Reproduce every record below exactly, without the pictures.

[Saved entries]
━━━━

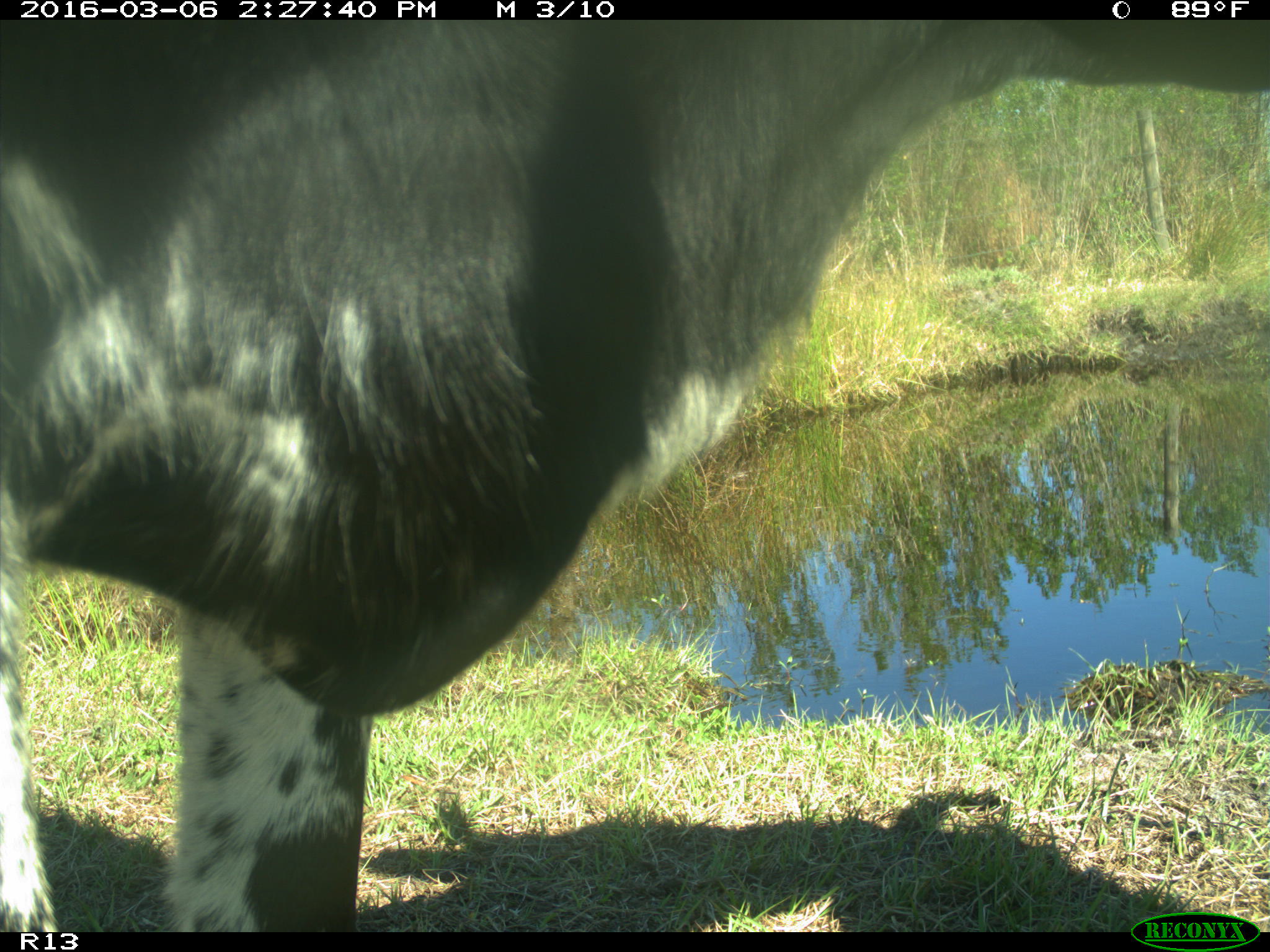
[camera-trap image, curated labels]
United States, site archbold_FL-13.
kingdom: Animalia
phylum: Chordata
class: Mammalia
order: Artiodactyla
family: Bovidae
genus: Bos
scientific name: Bos taurus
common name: domestic cow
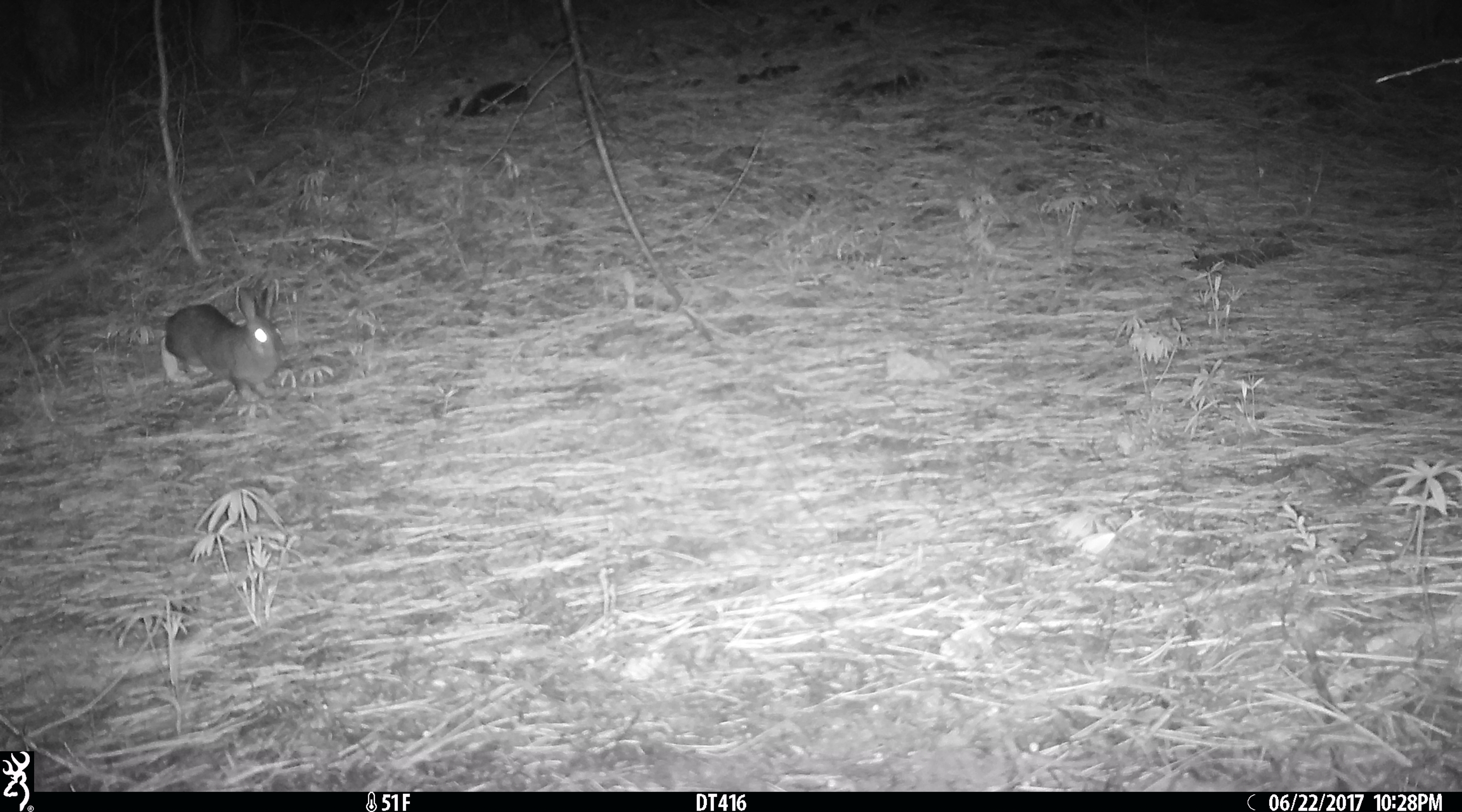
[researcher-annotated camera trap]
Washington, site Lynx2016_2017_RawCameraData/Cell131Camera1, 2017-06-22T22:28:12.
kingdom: Animalia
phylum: Chordata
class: Mammalia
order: Lagomorpha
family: Leporidae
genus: Lepus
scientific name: Lepus americanus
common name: snowshoe hare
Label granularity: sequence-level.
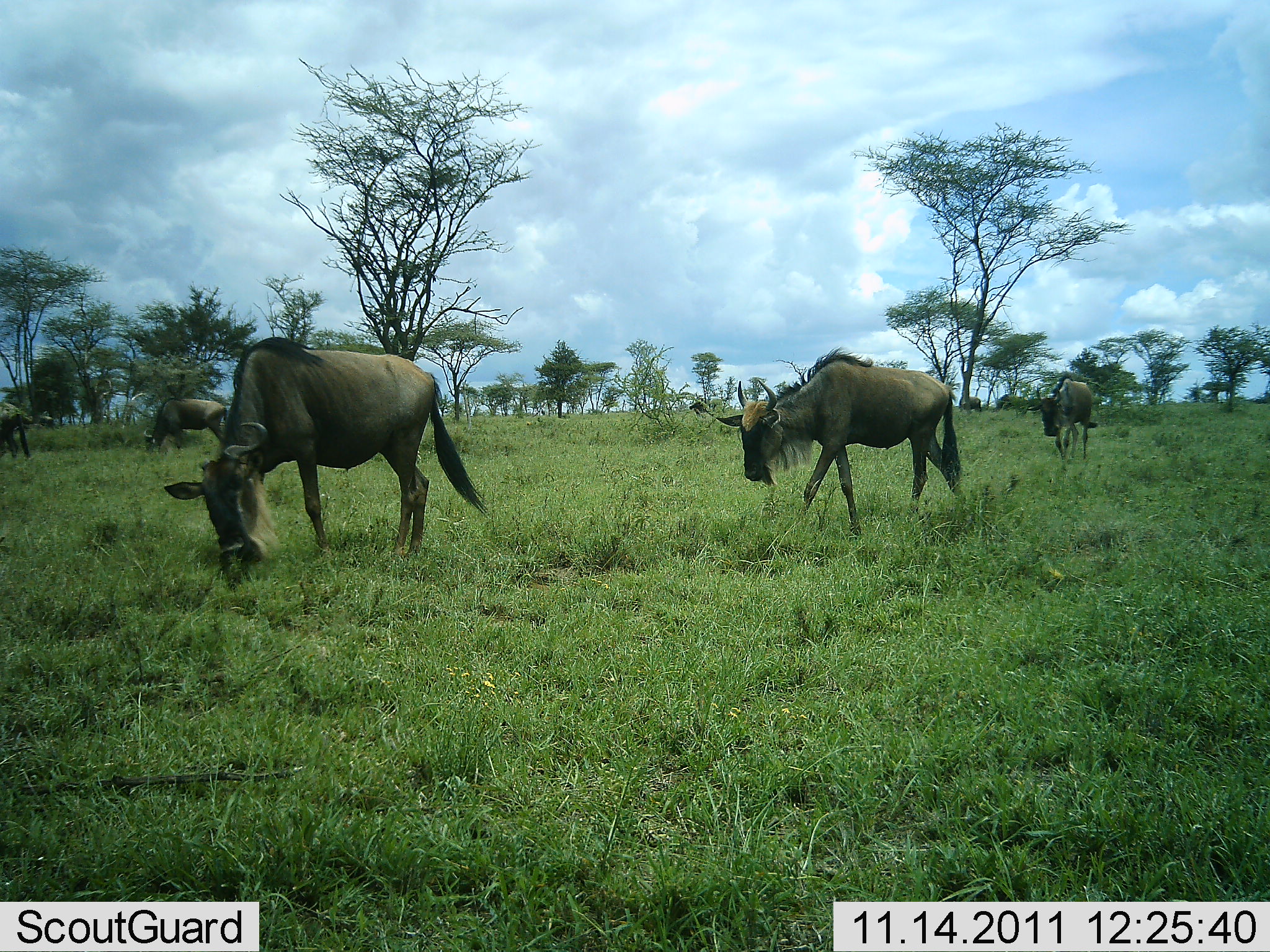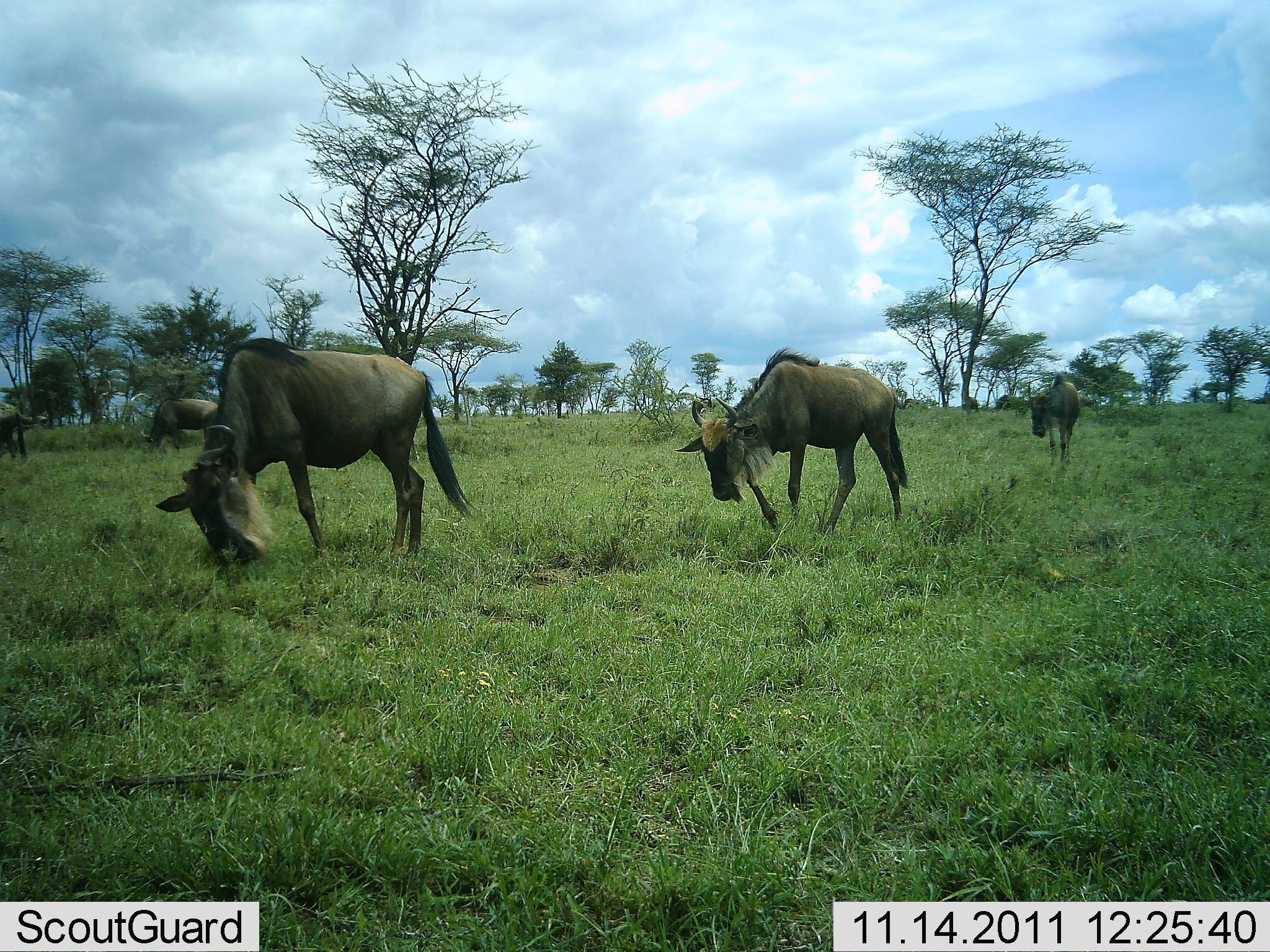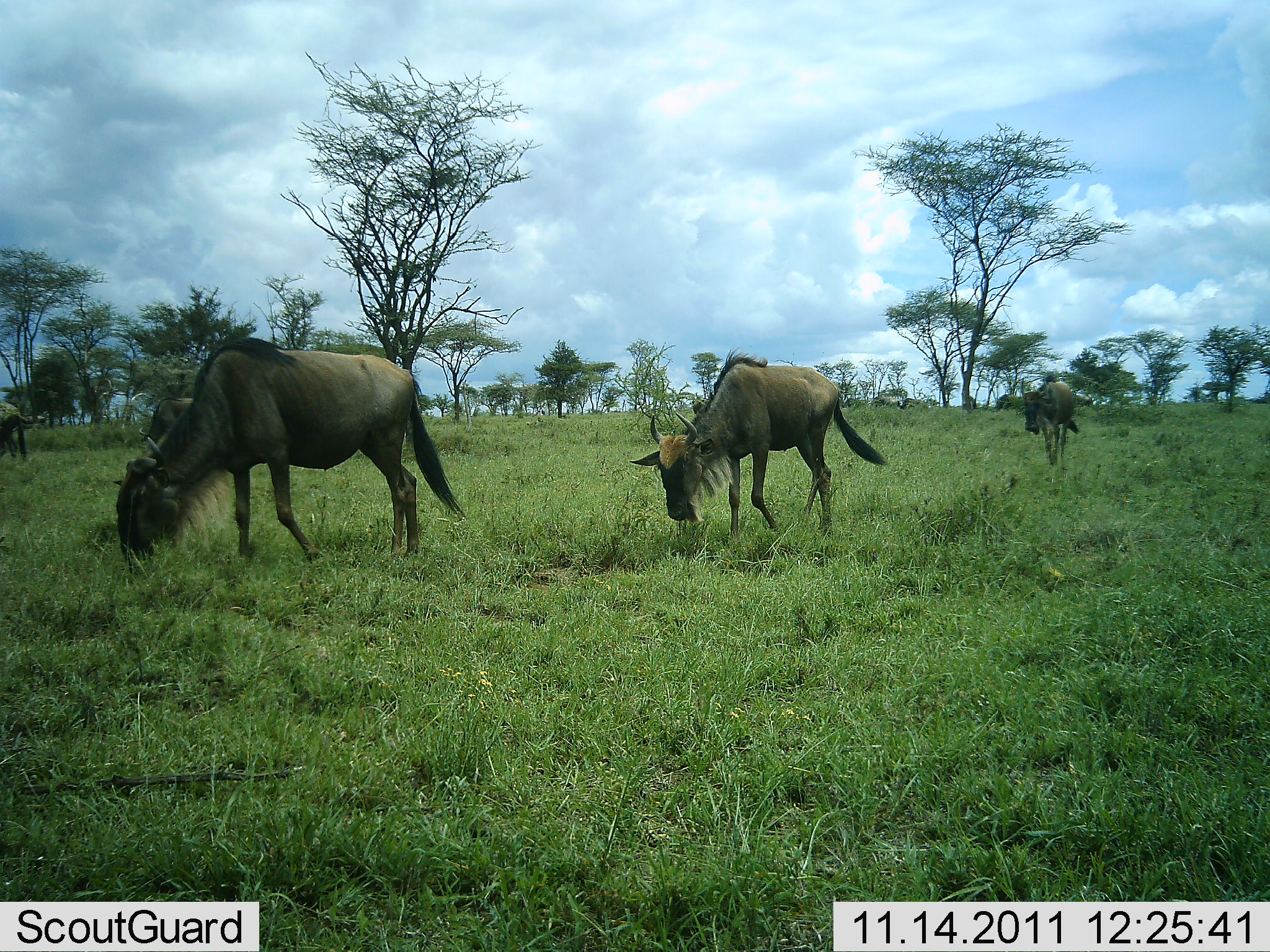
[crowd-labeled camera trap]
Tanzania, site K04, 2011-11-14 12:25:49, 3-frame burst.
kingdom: Animalia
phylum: Chordata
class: Mammalia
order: Artiodactyla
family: Bovidae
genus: Connochaetes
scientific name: Connochaetes taurinus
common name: blue wildebeest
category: wildebeest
Wildebeest (blue wildebeest) (Connochaetes taurinus), count 5. Behavior (volunteer vote fractions): standing 21%, resting 0%, moving 64%, interacting 0%. Young present (vote fraction): 0%. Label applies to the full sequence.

━━━━

• [Solution]:
[camera-trap image, curated labels]
United States, site archbold_FL-13.
kingdom: Animalia
phylum: Chordata
class: Mammalia
order: Artiodactyla
family: Bovidae
genus: Bos
scientific name: Bos taurus
common name: domestic cow
[researcher-annotated camera trap]
Washington, site Lynx2016_2017_RawCameraData/Cell131Camera1, 2017-06-22T22:28:12.
kingdom: Animalia
phylum: Chordata
class: Mammalia
order: Lagomorpha
family: Leporidae
genus: Lepus
scientific name: Lepus americanus
common name: snowshoe hare
Label granularity: sequence-level.
[crowd-labeled camera trap]
Tanzania, site K04, 2011-11-14 12:25:49, 3-frame burst.
kingdom: Animalia
phylum: Chordata
class: Mammalia
order: Artiodactyla
family: Bovidae
genus: Connochaetes
scientific name: Connochaetes taurinus
common name: blue wildebeest
category: wildebeest
Wildebeest (blue wildebeest) (Connochaetes taurinus), count 5. Behavior (volunteer vote fractions): standing 21%, resting 0%, moving 64%, interacting 0%. Young present (vote fraction): 0%. Label applies to the full sequence.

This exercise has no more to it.